How to Fix Motion-Corrupted MRI Scans using Deep Learning and Physics


An MRI (magnetic resonance imaging) scan is a test that creates clear images of the structures inside your body using a large magnet, radio waves, and a computer. Healthcare providers use MRIs to evaluate, diagnose, and monitor several medical conditions.

While X-rays and CT scans have their merits, MRI scans offer superior soft tissue contrast and high-quality imaging. While delivering exceptional soft tissue contrast and high-quality imaging, MRI remains susceptible to motion interference, where even slight movements can introduce disruptive image artifacts. These artifacts, which mess up the accuracy of medical images, can mess up how doctors figure out what’s wrong with a patient. This can lead to treatments that aren’t as good because the doctors might miss important details.

Even brief scans can be compromised by minor movements, which uniquely impact MRI images. Unlike camera blurs, MRI motion artifacts can distort entire images.

As indicated by a University of Washington Radiology study, approximately 15 percent of brain MRI scans are impacted by motion, necessitating additional scans. This requirement for repeat imaging contributes to an annual expense of about $115,000 per scanner within hospitals, aimed at obtaining diagnostically reliable images across various MRI modalities.

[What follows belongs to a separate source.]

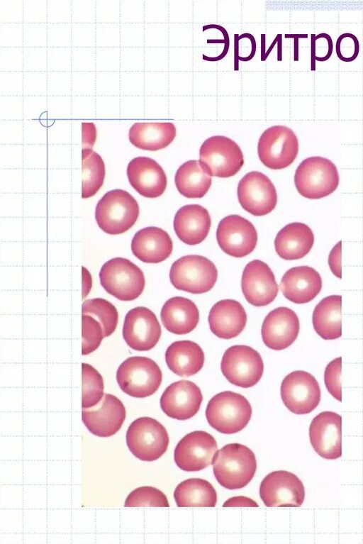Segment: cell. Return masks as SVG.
<instances>
[{"instance_id": "6da1fadb", "label": "cell", "mask_w": 363, "mask_h": 544, "mask_svg": "<svg viewBox=\"0 0 363 544\" xmlns=\"http://www.w3.org/2000/svg\"><path fill=\"white\" fill-rule=\"evenodd\" d=\"M212 465L216 480L228 489H238L247 486L257 469L254 453L240 443L227 444L217 450Z\"/></svg>"}, {"instance_id": "7a4b0ae2", "label": "cell", "mask_w": 363, "mask_h": 544, "mask_svg": "<svg viewBox=\"0 0 363 544\" xmlns=\"http://www.w3.org/2000/svg\"><path fill=\"white\" fill-rule=\"evenodd\" d=\"M139 206L128 191L116 189L106 192L98 201L95 218L99 227L110 235L128 231L139 216Z\"/></svg>"}, {"instance_id": "3957f363", "label": "cell", "mask_w": 363, "mask_h": 544, "mask_svg": "<svg viewBox=\"0 0 363 544\" xmlns=\"http://www.w3.org/2000/svg\"><path fill=\"white\" fill-rule=\"evenodd\" d=\"M252 407L240 394L225 391L213 396L206 409L208 424L217 431L233 434L242 431L249 423Z\"/></svg>"}, {"instance_id": "277c9868", "label": "cell", "mask_w": 363, "mask_h": 544, "mask_svg": "<svg viewBox=\"0 0 363 544\" xmlns=\"http://www.w3.org/2000/svg\"><path fill=\"white\" fill-rule=\"evenodd\" d=\"M339 174L335 165L329 159L312 156L304 159L294 174V184L298 193L306 199L325 197L337 189Z\"/></svg>"}, {"instance_id": "5b68a950", "label": "cell", "mask_w": 363, "mask_h": 544, "mask_svg": "<svg viewBox=\"0 0 363 544\" xmlns=\"http://www.w3.org/2000/svg\"><path fill=\"white\" fill-rule=\"evenodd\" d=\"M99 279L104 289L121 301L137 299L145 286L143 271L124 257H114L106 262L101 268Z\"/></svg>"}, {"instance_id": "8992f818", "label": "cell", "mask_w": 363, "mask_h": 544, "mask_svg": "<svg viewBox=\"0 0 363 544\" xmlns=\"http://www.w3.org/2000/svg\"><path fill=\"white\" fill-rule=\"evenodd\" d=\"M116 380L121 389L135 398L152 395L159 389L162 374L158 365L146 357L133 356L118 367Z\"/></svg>"}, {"instance_id": "52a82bcc", "label": "cell", "mask_w": 363, "mask_h": 544, "mask_svg": "<svg viewBox=\"0 0 363 544\" xmlns=\"http://www.w3.org/2000/svg\"><path fill=\"white\" fill-rule=\"evenodd\" d=\"M218 278L215 265L206 257L197 255H185L172 265L169 279L179 290L194 294L210 291Z\"/></svg>"}, {"instance_id": "ba28073f", "label": "cell", "mask_w": 363, "mask_h": 544, "mask_svg": "<svg viewBox=\"0 0 363 544\" xmlns=\"http://www.w3.org/2000/svg\"><path fill=\"white\" fill-rule=\"evenodd\" d=\"M126 444L131 453L143 461H154L167 451L169 435L166 428L150 417L134 420L126 432Z\"/></svg>"}, {"instance_id": "9c48e42d", "label": "cell", "mask_w": 363, "mask_h": 544, "mask_svg": "<svg viewBox=\"0 0 363 544\" xmlns=\"http://www.w3.org/2000/svg\"><path fill=\"white\" fill-rule=\"evenodd\" d=\"M199 162L209 175L225 178L240 171L244 165V157L234 140L226 136L214 135L201 145Z\"/></svg>"}, {"instance_id": "30bf717a", "label": "cell", "mask_w": 363, "mask_h": 544, "mask_svg": "<svg viewBox=\"0 0 363 544\" xmlns=\"http://www.w3.org/2000/svg\"><path fill=\"white\" fill-rule=\"evenodd\" d=\"M260 161L272 170H281L293 163L298 152V140L290 128L276 125L266 129L257 145Z\"/></svg>"}, {"instance_id": "8fae6325", "label": "cell", "mask_w": 363, "mask_h": 544, "mask_svg": "<svg viewBox=\"0 0 363 544\" xmlns=\"http://www.w3.org/2000/svg\"><path fill=\"white\" fill-rule=\"evenodd\" d=\"M220 369L229 382L238 387L249 388L260 380L264 372V363L257 350L247 345H236L225 351Z\"/></svg>"}, {"instance_id": "7c38bea8", "label": "cell", "mask_w": 363, "mask_h": 544, "mask_svg": "<svg viewBox=\"0 0 363 544\" xmlns=\"http://www.w3.org/2000/svg\"><path fill=\"white\" fill-rule=\"evenodd\" d=\"M320 388L310 373L296 370L287 374L281 384V397L285 406L298 415L312 412L320 401Z\"/></svg>"}, {"instance_id": "4fadbf2b", "label": "cell", "mask_w": 363, "mask_h": 544, "mask_svg": "<svg viewBox=\"0 0 363 544\" xmlns=\"http://www.w3.org/2000/svg\"><path fill=\"white\" fill-rule=\"evenodd\" d=\"M259 496L268 507H299L305 498L304 486L294 474L285 471H274L262 481Z\"/></svg>"}, {"instance_id": "5bb4252c", "label": "cell", "mask_w": 363, "mask_h": 544, "mask_svg": "<svg viewBox=\"0 0 363 544\" xmlns=\"http://www.w3.org/2000/svg\"><path fill=\"white\" fill-rule=\"evenodd\" d=\"M238 198L243 209L256 216L268 214L277 203L274 185L267 175L257 171L247 173L240 180Z\"/></svg>"}, {"instance_id": "9a60e30c", "label": "cell", "mask_w": 363, "mask_h": 544, "mask_svg": "<svg viewBox=\"0 0 363 544\" xmlns=\"http://www.w3.org/2000/svg\"><path fill=\"white\" fill-rule=\"evenodd\" d=\"M216 238L225 253L242 257L255 248L257 233L253 224L246 218L239 215H229L219 222Z\"/></svg>"}, {"instance_id": "2e32d148", "label": "cell", "mask_w": 363, "mask_h": 544, "mask_svg": "<svg viewBox=\"0 0 363 544\" xmlns=\"http://www.w3.org/2000/svg\"><path fill=\"white\" fill-rule=\"evenodd\" d=\"M217 450V443L211 434L196 431L186 434L177 443L174 459L181 470L196 472L212 464Z\"/></svg>"}, {"instance_id": "e0dca14e", "label": "cell", "mask_w": 363, "mask_h": 544, "mask_svg": "<svg viewBox=\"0 0 363 544\" xmlns=\"http://www.w3.org/2000/svg\"><path fill=\"white\" fill-rule=\"evenodd\" d=\"M162 331L155 314L148 308L138 306L125 315L123 337L127 345L138 351H147L158 343Z\"/></svg>"}, {"instance_id": "ac0fdd59", "label": "cell", "mask_w": 363, "mask_h": 544, "mask_svg": "<svg viewBox=\"0 0 363 544\" xmlns=\"http://www.w3.org/2000/svg\"><path fill=\"white\" fill-rule=\"evenodd\" d=\"M125 416V408L122 401L111 394H104L96 405L82 410L84 424L91 433L99 437H110L116 434Z\"/></svg>"}, {"instance_id": "d6986e66", "label": "cell", "mask_w": 363, "mask_h": 544, "mask_svg": "<svg viewBox=\"0 0 363 544\" xmlns=\"http://www.w3.org/2000/svg\"><path fill=\"white\" fill-rule=\"evenodd\" d=\"M241 288L246 300L258 307L272 303L279 291L272 270L267 263L259 260H254L245 267Z\"/></svg>"}, {"instance_id": "ffe728a7", "label": "cell", "mask_w": 363, "mask_h": 544, "mask_svg": "<svg viewBox=\"0 0 363 544\" xmlns=\"http://www.w3.org/2000/svg\"><path fill=\"white\" fill-rule=\"evenodd\" d=\"M309 438L314 450L326 460L342 456V417L333 411H323L312 420Z\"/></svg>"}, {"instance_id": "44dd1931", "label": "cell", "mask_w": 363, "mask_h": 544, "mask_svg": "<svg viewBox=\"0 0 363 544\" xmlns=\"http://www.w3.org/2000/svg\"><path fill=\"white\" fill-rule=\"evenodd\" d=\"M203 395L193 382L179 380L169 384L162 393L160 403L162 411L177 420H187L200 409Z\"/></svg>"}, {"instance_id": "7402d4cb", "label": "cell", "mask_w": 363, "mask_h": 544, "mask_svg": "<svg viewBox=\"0 0 363 544\" xmlns=\"http://www.w3.org/2000/svg\"><path fill=\"white\" fill-rule=\"evenodd\" d=\"M300 323L296 313L281 306L271 311L264 318L261 333L264 345L274 350L289 347L298 337Z\"/></svg>"}, {"instance_id": "603a6c76", "label": "cell", "mask_w": 363, "mask_h": 544, "mask_svg": "<svg viewBox=\"0 0 363 544\" xmlns=\"http://www.w3.org/2000/svg\"><path fill=\"white\" fill-rule=\"evenodd\" d=\"M126 172L132 187L145 197H159L166 189V174L162 167L150 157L140 156L132 159Z\"/></svg>"}, {"instance_id": "cb8c5ba5", "label": "cell", "mask_w": 363, "mask_h": 544, "mask_svg": "<svg viewBox=\"0 0 363 544\" xmlns=\"http://www.w3.org/2000/svg\"><path fill=\"white\" fill-rule=\"evenodd\" d=\"M280 288L288 300L295 304H306L320 293L322 279L313 267H294L285 272L281 280Z\"/></svg>"}, {"instance_id": "d4e9b609", "label": "cell", "mask_w": 363, "mask_h": 544, "mask_svg": "<svg viewBox=\"0 0 363 544\" xmlns=\"http://www.w3.org/2000/svg\"><path fill=\"white\" fill-rule=\"evenodd\" d=\"M208 319L211 332L220 338L228 340L241 333L247 318L240 302L233 299H224L213 306Z\"/></svg>"}, {"instance_id": "484cf974", "label": "cell", "mask_w": 363, "mask_h": 544, "mask_svg": "<svg viewBox=\"0 0 363 544\" xmlns=\"http://www.w3.org/2000/svg\"><path fill=\"white\" fill-rule=\"evenodd\" d=\"M173 224L179 240L185 244L194 245L207 237L211 220L206 209L199 204H188L177 211Z\"/></svg>"}, {"instance_id": "4316f807", "label": "cell", "mask_w": 363, "mask_h": 544, "mask_svg": "<svg viewBox=\"0 0 363 544\" xmlns=\"http://www.w3.org/2000/svg\"><path fill=\"white\" fill-rule=\"evenodd\" d=\"M173 243L163 229L149 226L139 230L131 241V251L140 260L146 263H159L169 257Z\"/></svg>"}, {"instance_id": "83f0119b", "label": "cell", "mask_w": 363, "mask_h": 544, "mask_svg": "<svg viewBox=\"0 0 363 544\" xmlns=\"http://www.w3.org/2000/svg\"><path fill=\"white\" fill-rule=\"evenodd\" d=\"M314 243V235L305 223L294 222L281 228L274 240L277 255L286 260H298L305 257Z\"/></svg>"}, {"instance_id": "f1b7e54d", "label": "cell", "mask_w": 363, "mask_h": 544, "mask_svg": "<svg viewBox=\"0 0 363 544\" xmlns=\"http://www.w3.org/2000/svg\"><path fill=\"white\" fill-rule=\"evenodd\" d=\"M160 317L168 331L176 335H185L196 328L199 321V311L191 300L174 296L164 304Z\"/></svg>"}, {"instance_id": "f546056e", "label": "cell", "mask_w": 363, "mask_h": 544, "mask_svg": "<svg viewBox=\"0 0 363 544\" xmlns=\"http://www.w3.org/2000/svg\"><path fill=\"white\" fill-rule=\"evenodd\" d=\"M172 122H137L129 129L130 142L136 148L156 151L167 147L176 137Z\"/></svg>"}, {"instance_id": "4dcf8cb0", "label": "cell", "mask_w": 363, "mask_h": 544, "mask_svg": "<svg viewBox=\"0 0 363 544\" xmlns=\"http://www.w3.org/2000/svg\"><path fill=\"white\" fill-rule=\"evenodd\" d=\"M202 348L191 340L172 343L165 352L169 369L180 377H189L199 372L204 364Z\"/></svg>"}, {"instance_id": "1f68e13d", "label": "cell", "mask_w": 363, "mask_h": 544, "mask_svg": "<svg viewBox=\"0 0 363 544\" xmlns=\"http://www.w3.org/2000/svg\"><path fill=\"white\" fill-rule=\"evenodd\" d=\"M342 296L330 295L323 298L315 307L312 322L317 334L324 340H335L342 335Z\"/></svg>"}, {"instance_id": "d6a6232c", "label": "cell", "mask_w": 363, "mask_h": 544, "mask_svg": "<svg viewBox=\"0 0 363 544\" xmlns=\"http://www.w3.org/2000/svg\"><path fill=\"white\" fill-rule=\"evenodd\" d=\"M174 181L182 195L189 199H199L208 192L211 185V176L203 170L199 160H189L178 168Z\"/></svg>"}, {"instance_id": "836d02e7", "label": "cell", "mask_w": 363, "mask_h": 544, "mask_svg": "<svg viewBox=\"0 0 363 544\" xmlns=\"http://www.w3.org/2000/svg\"><path fill=\"white\" fill-rule=\"evenodd\" d=\"M174 497L179 507H214L217 501V494L213 485L200 478H190L182 482L177 486Z\"/></svg>"}, {"instance_id": "e575fe53", "label": "cell", "mask_w": 363, "mask_h": 544, "mask_svg": "<svg viewBox=\"0 0 363 544\" xmlns=\"http://www.w3.org/2000/svg\"><path fill=\"white\" fill-rule=\"evenodd\" d=\"M105 165L101 157L91 148L82 150V197L94 196L102 187L105 178Z\"/></svg>"}, {"instance_id": "d590c367", "label": "cell", "mask_w": 363, "mask_h": 544, "mask_svg": "<svg viewBox=\"0 0 363 544\" xmlns=\"http://www.w3.org/2000/svg\"><path fill=\"white\" fill-rule=\"evenodd\" d=\"M82 314L97 318L102 326L104 337L111 335L116 328L118 320L117 309L104 299L85 300L82 306Z\"/></svg>"}, {"instance_id": "8d00e7d4", "label": "cell", "mask_w": 363, "mask_h": 544, "mask_svg": "<svg viewBox=\"0 0 363 544\" xmlns=\"http://www.w3.org/2000/svg\"><path fill=\"white\" fill-rule=\"evenodd\" d=\"M82 407L96 405L104 396V381L100 373L91 365L82 363Z\"/></svg>"}, {"instance_id": "74e56055", "label": "cell", "mask_w": 363, "mask_h": 544, "mask_svg": "<svg viewBox=\"0 0 363 544\" xmlns=\"http://www.w3.org/2000/svg\"><path fill=\"white\" fill-rule=\"evenodd\" d=\"M125 507L158 506L169 507L166 495L160 490L150 486L136 488L127 496Z\"/></svg>"}, {"instance_id": "f35d334b", "label": "cell", "mask_w": 363, "mask_h": 544, "mask_svg": "<svg viewBox=\"0 0 363 544\" xmlns=\"http://www.w3.org/2000/svg\"><path fill=\"white\" fill-rule=\"evenodd\" d=\"M82 338L83 355L96 350L104 338L101 323L91 316L82 314Z\"/></svg>"}, {"instance_id": "ab89813d", "label": "cell", "mask_w": 363, "mask_h": 544, "mask_svg": "<svg viewBox=\"0 0 363 544\" xmlns=\"http://www.w3.org/2000/svg\"><path fill=\"white\" fill-rule=\"evenodd\" d=\"M335 50L337 56L340 60L350 62L354 60L359 55V40L352 33H342L337 39Z\"/></svg>"}, {"instance_id": "60d3db41", "label": "cell", "mask_w": 363, "mask_h": 544, "mask_svg": "<svg viewBox=\"0 0 363 544\" xmlns=\"http://www.w3.org/2000/svg\"><path fill=\"white\" fill-rule=\"evenodd\" d=\"M342 367V357H338L330 361L324 372V382L330 394L337 400L342 401V389L340 381Z\"/></svg>"}, {"instance_id": "b9f144b4", "label": "cell", "mask_w": 363, "mask_h": 544, "mask_svg": "<svg viewBox=\"0 0 363 544\" xmlns=\"http://www.w3.org/2000/svg\"><path fill=\"white\" fill-rule=\"evenodd\" d=\"M341 241H339L335 246L331 250L329 257L328 264L333 274L337 278H342L341 271Z\"/></svg>"}, {"instance_id": "7bdbcfd3", "label": "cell", "mask_w": 363, "mask_h": 544, "mask_svg": "<svg viewBox=\"0 0 363 544\" xmlns=\"http://www.w3.org/2000/svg\"><path fill=\"white\" fill-rule=\"evenodd\" d=\"M259 505L250 498L239 496H233L228 499L223 504V507L230 506H249V507H257Z\"/></svg>"}, {"instance_id": "ee69618b", "label": "cell", "mask_w": 363, "mask_h": 544, "mask_svg": "<svg viewBox=\"0 0 363 544\" xmlns=\"http://www.w3.org/2000/svg\"><path fill=\"white\" fill-rule=\"evenodd\" d=\"M82 143L86 145V144H89V147L91 148L92 145H91V142L94 143V141L93 139H91V135H96V128L94 129L92 131L91 128L94 126L93 123H91V126L90 128L89 131L88 132V123H82Z\"/></svg>"}, {"instance_id": "f6af8a7d", "label": "cell", "mask_w": 363, "mask_h": 544, "mask_svg": "<svg viewBox=\"0 0 363 544\" xmlns=\"http://www.w3.org/2000/svg\"><path fill=\"white\" fill-rule=\"evenodd\" d=\"M315 35H311V70H315Z\"/></svg>"}]
</instances>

To fix this problem, the researchers at MIT have taken a significant step forward by harnessing the power of deep learning technology. They used deep learning to find a solution. They mixed deep learning with physics and discovered amazing results.

Their method involves computationally constructing a motion-free image from motion-corrupted data without changing the scanning procedure. The significance of adopting this integrated approach is rooted in its ability to maintain coherence between the resulting images and the factual measurements of the subject matter. 

Failing to achieve this alignment could lead the model to generate what is referred to as “hallucinations” ? seemingly genuine images that, in reality, deviate from the actual physical and spatial attributes. Such discrepancies can potentially alter diagnostic outcomes, underscoring the critical importance of accurate representation in medical imaging.

Looking forward, they highlighted the exciting potential for future studies to delve into more complex forms of head movement and motion affecting various body regions. For instance, in fetal MRI, the challenge lies in coping with rapid and unpredictable action, which goes beyond the capabilities of basic translation and rotation models. This underscores the need to develop more sophisticated strategies that account for intricate motion patterns, offering a promising avenue for enhancing MRI applications across diverse anatomical scenarios.